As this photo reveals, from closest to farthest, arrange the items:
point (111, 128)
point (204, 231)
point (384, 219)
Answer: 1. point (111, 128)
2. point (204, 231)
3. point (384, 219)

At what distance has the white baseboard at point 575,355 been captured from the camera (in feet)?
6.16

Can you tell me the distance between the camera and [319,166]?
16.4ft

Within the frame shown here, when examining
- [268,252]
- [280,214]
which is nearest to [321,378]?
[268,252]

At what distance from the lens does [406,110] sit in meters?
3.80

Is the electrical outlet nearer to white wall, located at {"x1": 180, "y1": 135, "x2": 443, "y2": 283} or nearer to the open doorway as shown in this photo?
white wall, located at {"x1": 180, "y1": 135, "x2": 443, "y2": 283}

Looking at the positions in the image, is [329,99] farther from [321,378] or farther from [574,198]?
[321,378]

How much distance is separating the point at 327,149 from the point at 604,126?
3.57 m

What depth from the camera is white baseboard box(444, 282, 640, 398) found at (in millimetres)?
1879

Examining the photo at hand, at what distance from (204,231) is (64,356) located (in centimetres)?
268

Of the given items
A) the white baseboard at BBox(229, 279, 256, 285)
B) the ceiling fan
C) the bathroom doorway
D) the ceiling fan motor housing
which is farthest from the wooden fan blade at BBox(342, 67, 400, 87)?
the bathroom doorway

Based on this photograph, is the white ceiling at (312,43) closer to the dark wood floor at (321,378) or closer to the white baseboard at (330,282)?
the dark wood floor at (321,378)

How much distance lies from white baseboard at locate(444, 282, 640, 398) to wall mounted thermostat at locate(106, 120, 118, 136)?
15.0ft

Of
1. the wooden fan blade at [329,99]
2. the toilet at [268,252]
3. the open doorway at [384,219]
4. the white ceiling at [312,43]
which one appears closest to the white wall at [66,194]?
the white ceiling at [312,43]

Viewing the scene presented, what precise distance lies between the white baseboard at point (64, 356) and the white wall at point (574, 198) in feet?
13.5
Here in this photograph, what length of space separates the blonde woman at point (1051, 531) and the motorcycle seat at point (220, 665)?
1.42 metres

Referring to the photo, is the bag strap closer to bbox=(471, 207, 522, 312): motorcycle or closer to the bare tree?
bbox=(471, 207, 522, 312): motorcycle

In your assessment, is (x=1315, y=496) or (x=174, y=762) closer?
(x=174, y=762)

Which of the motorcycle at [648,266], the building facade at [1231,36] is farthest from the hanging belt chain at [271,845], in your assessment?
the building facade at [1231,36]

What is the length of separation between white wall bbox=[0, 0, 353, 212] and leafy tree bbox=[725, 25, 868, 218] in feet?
+-------+
> _THE PROBLEM_: Convert the entries from the line containing "Here in this" through the line containing "1.42 metres" into a two-column CSV with the header input,output. Give one row per entry, with its text under input and its answer under output, each in a single quoted field with line breaks replaced by spaces.

> _RESULT OF THIS EXERCISE_:
input,output
"Here in this photograph, what length of space separates the blonde woman at point (1051, 531) and the motorcycle seat at point (220, 665)?","1.42 metres"